§ Document segment:
===

Beach houses and bungalows are mostly available on the tropical East end with a few large rental homes on the west end. Look for some great places at – Beach Houses

You’ll also find a few other lodging choices here, including bed & breakfast, apartments and ohana houses – Bed and Breakfast – etc

Is there a chart that compares features of all the vacation rental choices?

You can find a comparison chart and local insights for the condos and the hotel here – Vacation Rental Comparisons

That covers about 90% of the choices.

Aloha!
My husband is considering accepting a job offer on Molokai and we’re curious as to the best way to find a long term rental.
Any suggestions?
Thank you!

A good way to begin your search is to check with Dayna and her crew at – http://realestateonmolokai.com

What’s the name of the grouping of 10 or so 1-2 bedroom condos right next to Hotel Molokai?

Do you have their contact information?

The only condos near the hotel are at Molokai Shores which is at mile marker 1. You’re probably referring to a group of single family homes located between the two. They are not vacation rentals.

Sorry.

Sorry to say the Sheraton Lodge at Molokai Ranch closed a few years ago when Molokai Ranch ceased operations on the island.

We are looking for wheelchair accessible vacation rental. Are there any on the Island?

Most of the ground floor units in the Kepuhi Beach Resort (Kaluakoi Villas) condominiums will be accessible. The cottages and unit numbers that begin with a 1 (one) are ground floor units.

Some of the units at Paniolo Hale will be accessible. Check with the owners or rental agent.

===

§ What to work on: In the Molokai lodging text, which units at the Kepuhi Beach Resort (Kaluakoi Villas) are identified as ground floor units?

§ Stored items:
===

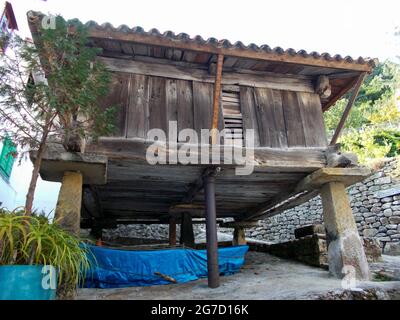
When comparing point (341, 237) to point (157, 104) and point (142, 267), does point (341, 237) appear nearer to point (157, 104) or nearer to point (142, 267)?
point (142, 267)

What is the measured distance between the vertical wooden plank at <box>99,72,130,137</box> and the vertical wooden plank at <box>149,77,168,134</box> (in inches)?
15.1

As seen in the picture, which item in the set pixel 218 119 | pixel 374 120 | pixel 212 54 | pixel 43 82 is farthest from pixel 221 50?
pixel 374 120

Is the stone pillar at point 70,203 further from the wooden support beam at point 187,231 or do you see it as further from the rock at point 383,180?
the rock at point 383,180

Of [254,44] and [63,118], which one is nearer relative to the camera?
[63,118]

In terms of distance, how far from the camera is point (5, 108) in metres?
3.27

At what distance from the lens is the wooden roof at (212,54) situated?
4215 mm

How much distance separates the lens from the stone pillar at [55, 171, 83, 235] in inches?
156

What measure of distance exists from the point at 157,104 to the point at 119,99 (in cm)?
59

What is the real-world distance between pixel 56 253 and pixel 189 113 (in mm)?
2903

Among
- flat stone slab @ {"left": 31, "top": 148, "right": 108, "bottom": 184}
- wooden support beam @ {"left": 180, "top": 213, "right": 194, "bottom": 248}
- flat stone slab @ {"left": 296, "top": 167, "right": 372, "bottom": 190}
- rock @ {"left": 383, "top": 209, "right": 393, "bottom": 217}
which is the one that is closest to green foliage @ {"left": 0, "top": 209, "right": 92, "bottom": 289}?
flat stone slab @ {"left": 31, "top": 148, "right": 108, "bottom": 184}

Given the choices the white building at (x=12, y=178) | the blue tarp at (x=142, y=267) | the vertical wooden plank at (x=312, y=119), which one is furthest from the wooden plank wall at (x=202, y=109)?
the white building at (x=12, y=178)
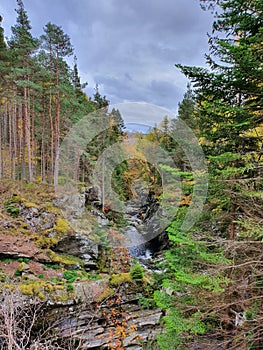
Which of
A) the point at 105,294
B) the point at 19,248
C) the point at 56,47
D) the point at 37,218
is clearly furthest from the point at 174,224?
the point at 56,47

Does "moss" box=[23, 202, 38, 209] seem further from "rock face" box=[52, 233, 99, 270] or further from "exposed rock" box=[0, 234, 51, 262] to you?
"rock face" box=[52, 233, 99, 270]

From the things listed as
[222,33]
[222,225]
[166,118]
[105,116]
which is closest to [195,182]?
[222,225]

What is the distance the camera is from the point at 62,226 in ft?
36.7

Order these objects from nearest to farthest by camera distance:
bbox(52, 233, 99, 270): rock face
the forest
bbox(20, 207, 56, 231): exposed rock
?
1. the forest
2. bbox(52, 233, 99, 270): rock face
3. bbox(20, 207, 56, 231): exposed rock

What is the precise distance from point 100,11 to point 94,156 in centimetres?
1165

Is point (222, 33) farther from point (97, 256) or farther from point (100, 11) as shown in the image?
point (97, 256)

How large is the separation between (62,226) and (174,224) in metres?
8.01

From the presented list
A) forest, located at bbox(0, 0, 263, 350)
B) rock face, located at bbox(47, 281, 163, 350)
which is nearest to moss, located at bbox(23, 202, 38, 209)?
forest, located at bbox(0, 0, 263, 350)

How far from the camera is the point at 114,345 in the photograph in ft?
22.7

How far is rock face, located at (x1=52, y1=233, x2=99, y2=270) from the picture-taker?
34.7 feet

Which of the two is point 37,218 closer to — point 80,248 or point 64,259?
point 64,259

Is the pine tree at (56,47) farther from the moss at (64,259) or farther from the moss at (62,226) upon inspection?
the moss at (64,259)

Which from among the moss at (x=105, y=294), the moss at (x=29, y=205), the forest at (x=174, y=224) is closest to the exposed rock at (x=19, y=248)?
the forest at (x=174, y=224)

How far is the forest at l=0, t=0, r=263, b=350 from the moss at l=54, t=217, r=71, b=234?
0.05 metres
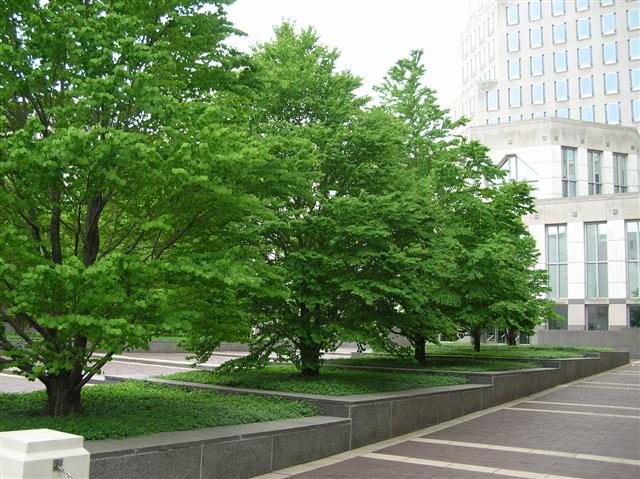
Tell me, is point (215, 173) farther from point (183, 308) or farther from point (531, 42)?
point (531, 42)

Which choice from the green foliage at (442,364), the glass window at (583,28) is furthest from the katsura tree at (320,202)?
the glass window at (583,28)

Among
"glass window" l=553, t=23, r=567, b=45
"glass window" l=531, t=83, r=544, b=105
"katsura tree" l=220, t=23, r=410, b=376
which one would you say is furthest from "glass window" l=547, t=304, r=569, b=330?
"katsura tree" l=220, t=23, r=410, b=376

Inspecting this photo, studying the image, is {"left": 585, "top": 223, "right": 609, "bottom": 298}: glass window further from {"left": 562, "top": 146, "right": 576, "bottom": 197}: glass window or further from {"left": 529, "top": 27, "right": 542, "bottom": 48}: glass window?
{"left": 529, "top": 27, "right": 542, "bottom": 48}: glass window

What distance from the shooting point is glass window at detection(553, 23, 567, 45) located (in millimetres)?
78900

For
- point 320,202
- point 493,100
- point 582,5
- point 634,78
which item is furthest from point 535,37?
point 320,202

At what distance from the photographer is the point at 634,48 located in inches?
2968

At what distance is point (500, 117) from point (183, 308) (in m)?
82.7

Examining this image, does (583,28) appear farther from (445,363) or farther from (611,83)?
(445,363)

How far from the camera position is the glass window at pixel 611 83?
77000 millimetres

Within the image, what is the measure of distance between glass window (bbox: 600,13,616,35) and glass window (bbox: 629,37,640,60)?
2.57 meters

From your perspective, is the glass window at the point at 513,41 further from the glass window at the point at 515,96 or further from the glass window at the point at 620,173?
the glass window at the point at 620,173

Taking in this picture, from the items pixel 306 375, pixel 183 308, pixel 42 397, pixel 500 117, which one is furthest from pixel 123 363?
pixel 500 117

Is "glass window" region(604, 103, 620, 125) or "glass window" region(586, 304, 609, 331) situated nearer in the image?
"glass window" region(586, 304, 609, 331)

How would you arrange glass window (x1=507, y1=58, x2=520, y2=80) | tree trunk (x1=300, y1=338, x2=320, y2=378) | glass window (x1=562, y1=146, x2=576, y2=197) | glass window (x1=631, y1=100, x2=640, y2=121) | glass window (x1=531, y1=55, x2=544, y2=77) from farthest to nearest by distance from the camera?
glass window (x1=507, y1=58, x2=520, y2=80), glass window (x1=531, y1=55, x2=544, y2=77), glass window (x1=631, y1=100, x2=640, y2=121), glass window (x1=562, y1=146, x2=576, y2=197), tree trunk (x1=300, y1=338, x2=320, y2=378)
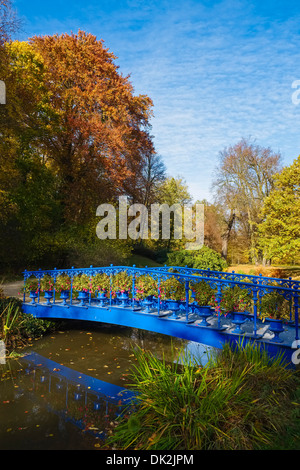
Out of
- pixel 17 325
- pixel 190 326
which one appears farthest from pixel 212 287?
pixel 17 325

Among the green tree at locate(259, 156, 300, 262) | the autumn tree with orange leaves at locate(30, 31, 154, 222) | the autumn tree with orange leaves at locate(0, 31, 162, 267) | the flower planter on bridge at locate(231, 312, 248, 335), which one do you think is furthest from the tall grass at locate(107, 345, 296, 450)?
the green tree at locate(259, 156, 300, 262)

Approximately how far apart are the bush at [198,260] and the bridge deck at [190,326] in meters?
15.6

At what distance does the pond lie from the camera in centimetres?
507

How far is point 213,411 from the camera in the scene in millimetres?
4188

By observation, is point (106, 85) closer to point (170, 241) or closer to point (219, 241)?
point (170, 241)

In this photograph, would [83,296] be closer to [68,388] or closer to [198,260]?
[68,388]

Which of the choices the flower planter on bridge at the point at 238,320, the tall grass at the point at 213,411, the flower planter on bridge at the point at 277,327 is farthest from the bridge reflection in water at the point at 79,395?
the flower planter on bridge at the point at 277,327

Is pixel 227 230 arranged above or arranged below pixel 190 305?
above

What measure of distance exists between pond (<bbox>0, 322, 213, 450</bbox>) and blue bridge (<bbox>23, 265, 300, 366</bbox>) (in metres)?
0.86

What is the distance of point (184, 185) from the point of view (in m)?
41.1

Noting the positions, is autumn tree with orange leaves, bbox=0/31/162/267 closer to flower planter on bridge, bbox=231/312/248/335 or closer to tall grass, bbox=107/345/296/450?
flower planter on bridge, bbox=231/312/248/335

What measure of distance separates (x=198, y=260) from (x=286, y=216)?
716 centimetres

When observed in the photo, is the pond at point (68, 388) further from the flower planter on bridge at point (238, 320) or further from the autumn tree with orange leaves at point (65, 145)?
the autumn tree with orange leaves at point (65, 145)

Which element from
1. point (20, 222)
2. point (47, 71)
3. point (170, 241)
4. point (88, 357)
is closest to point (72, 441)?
point (88, 357)
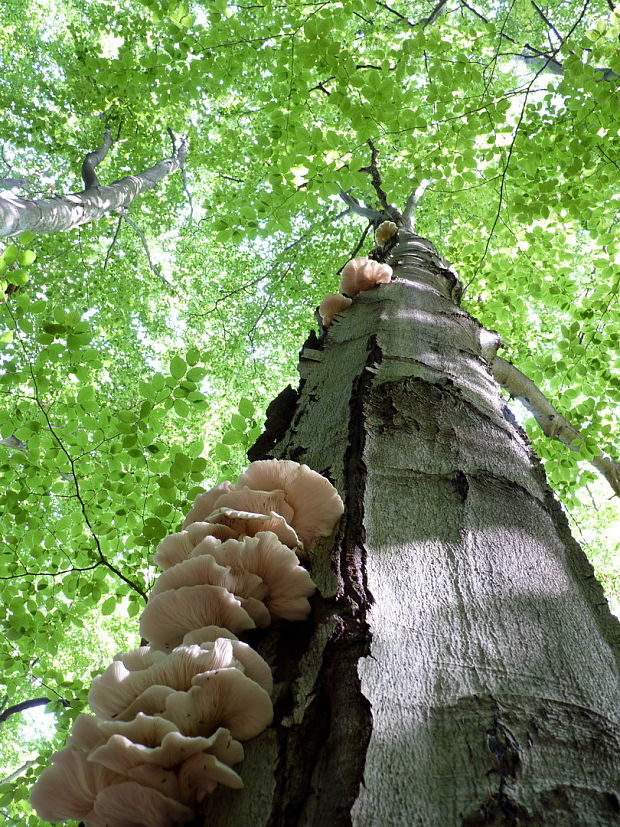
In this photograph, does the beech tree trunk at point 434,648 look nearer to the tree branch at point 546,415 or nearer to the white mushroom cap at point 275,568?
the white mushroom cap at point 275,568

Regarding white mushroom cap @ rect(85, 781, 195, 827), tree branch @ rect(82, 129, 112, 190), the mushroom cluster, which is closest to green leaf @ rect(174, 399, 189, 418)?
the mushroom cluster

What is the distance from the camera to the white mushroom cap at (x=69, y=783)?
100 cm

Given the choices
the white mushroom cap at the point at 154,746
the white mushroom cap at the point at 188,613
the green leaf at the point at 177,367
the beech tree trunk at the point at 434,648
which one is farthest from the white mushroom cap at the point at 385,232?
the white mushroom cap at the point at 154,746

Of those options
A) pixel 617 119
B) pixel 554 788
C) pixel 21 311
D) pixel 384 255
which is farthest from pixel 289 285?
pixel 554 788

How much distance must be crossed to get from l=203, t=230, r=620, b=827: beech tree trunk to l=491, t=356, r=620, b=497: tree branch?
305cm

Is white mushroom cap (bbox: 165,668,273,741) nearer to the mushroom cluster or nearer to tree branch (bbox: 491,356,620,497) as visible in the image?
the mushroom cluster

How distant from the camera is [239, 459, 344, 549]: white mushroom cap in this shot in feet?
4.59

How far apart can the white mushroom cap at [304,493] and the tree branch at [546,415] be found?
3.58 metres

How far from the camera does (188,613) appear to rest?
49.3 inches

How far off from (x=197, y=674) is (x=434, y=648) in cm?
46

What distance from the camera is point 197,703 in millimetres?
1013

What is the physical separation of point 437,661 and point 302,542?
52cm

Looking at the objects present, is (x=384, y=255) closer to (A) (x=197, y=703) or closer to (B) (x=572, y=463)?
(B) (x=572, y=463)

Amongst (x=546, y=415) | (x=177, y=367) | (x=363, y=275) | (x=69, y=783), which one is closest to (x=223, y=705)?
(x=69, y=783)
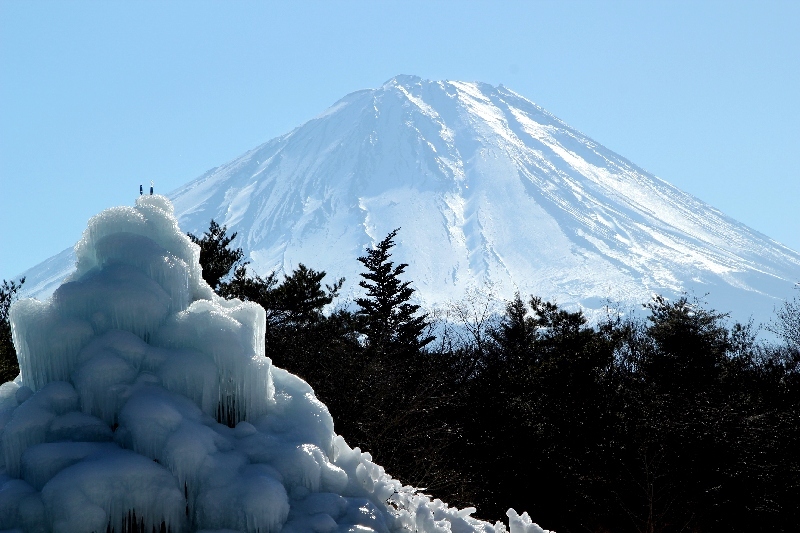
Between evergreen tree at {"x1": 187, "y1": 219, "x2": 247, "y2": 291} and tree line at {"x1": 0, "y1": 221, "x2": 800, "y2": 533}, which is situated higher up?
evergreen tree at {"x1": 187, "y1": 219, "x2": 247, "y2": 291}

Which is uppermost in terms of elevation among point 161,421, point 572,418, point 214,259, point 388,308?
point 214,259

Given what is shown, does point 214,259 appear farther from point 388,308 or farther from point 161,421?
point 161,421

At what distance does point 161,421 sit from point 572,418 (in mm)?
27342

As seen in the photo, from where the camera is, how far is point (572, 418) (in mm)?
31891

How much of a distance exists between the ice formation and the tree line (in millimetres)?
13268

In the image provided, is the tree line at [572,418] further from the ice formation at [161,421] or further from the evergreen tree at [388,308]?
the ice formation at [161,421]

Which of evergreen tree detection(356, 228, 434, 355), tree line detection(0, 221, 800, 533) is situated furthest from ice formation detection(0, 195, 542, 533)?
evergreen tree detection(356, 228, 434, 355)

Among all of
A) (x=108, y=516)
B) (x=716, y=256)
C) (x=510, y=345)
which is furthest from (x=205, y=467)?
(x=716, y=256)

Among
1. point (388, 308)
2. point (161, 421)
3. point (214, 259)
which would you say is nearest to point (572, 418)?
point (214, 259)

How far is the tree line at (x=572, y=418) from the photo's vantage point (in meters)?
24.0

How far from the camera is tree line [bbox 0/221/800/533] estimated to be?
24016 millimetres

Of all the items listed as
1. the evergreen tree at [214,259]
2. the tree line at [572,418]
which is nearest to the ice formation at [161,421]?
the tree line at [572,418]

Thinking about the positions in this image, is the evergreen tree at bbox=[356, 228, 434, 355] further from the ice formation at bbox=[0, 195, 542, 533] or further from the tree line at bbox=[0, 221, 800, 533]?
the ice formation at bbox=[0, 195, 542, 533]

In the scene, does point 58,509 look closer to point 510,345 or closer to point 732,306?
point 510,345
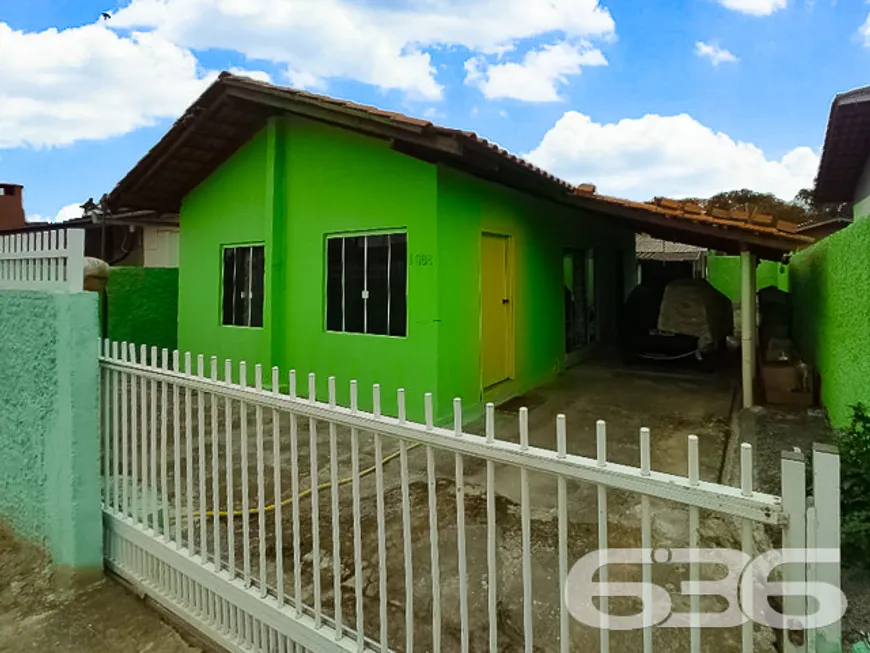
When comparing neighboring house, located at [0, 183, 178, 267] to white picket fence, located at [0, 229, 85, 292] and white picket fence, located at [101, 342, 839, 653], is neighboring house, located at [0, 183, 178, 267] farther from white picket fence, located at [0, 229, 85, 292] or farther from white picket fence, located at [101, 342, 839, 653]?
white picket fence, located at [101, 342, 839, 653]

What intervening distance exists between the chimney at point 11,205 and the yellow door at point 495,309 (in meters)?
20.4

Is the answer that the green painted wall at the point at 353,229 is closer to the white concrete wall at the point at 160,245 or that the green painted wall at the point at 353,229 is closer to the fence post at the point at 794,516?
the fence post at the point at 794,516

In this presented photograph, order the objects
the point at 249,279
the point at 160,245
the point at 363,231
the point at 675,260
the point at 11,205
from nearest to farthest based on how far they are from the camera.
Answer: the point at 363,231
the point at 249,279
the point at 160,245
the point at 11,205
the point at 675,260

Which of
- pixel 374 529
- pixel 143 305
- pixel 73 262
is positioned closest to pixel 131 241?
pixel 143 305

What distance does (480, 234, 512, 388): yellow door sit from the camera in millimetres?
8320

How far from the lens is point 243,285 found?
31.5ft

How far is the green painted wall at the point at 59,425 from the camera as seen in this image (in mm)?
4000

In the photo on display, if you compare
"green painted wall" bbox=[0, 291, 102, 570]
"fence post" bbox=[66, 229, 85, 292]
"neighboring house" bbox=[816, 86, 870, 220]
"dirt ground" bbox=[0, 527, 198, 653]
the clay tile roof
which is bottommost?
"dirt ground" bbox=[0, 527, 198, 653]

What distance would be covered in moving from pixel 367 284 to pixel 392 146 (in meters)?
1.91

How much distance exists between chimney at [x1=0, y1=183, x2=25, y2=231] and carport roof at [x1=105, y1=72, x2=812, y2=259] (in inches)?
569

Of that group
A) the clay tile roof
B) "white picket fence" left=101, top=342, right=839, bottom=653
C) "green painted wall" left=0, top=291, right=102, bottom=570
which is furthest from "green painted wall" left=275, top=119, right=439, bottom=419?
"green painted wall" left=0, top=291, right=102, bottom=570

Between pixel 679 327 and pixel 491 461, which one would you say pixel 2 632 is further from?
pixel 679 327

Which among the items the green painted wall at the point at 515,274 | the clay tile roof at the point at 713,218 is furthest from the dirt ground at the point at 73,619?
the clay tile roof at the point at 713,218

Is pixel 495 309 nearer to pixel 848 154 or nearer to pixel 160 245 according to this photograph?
pixel 848 154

===

§ Task output: The cottages and the units whose numbers begin with a 1 are ground floor units.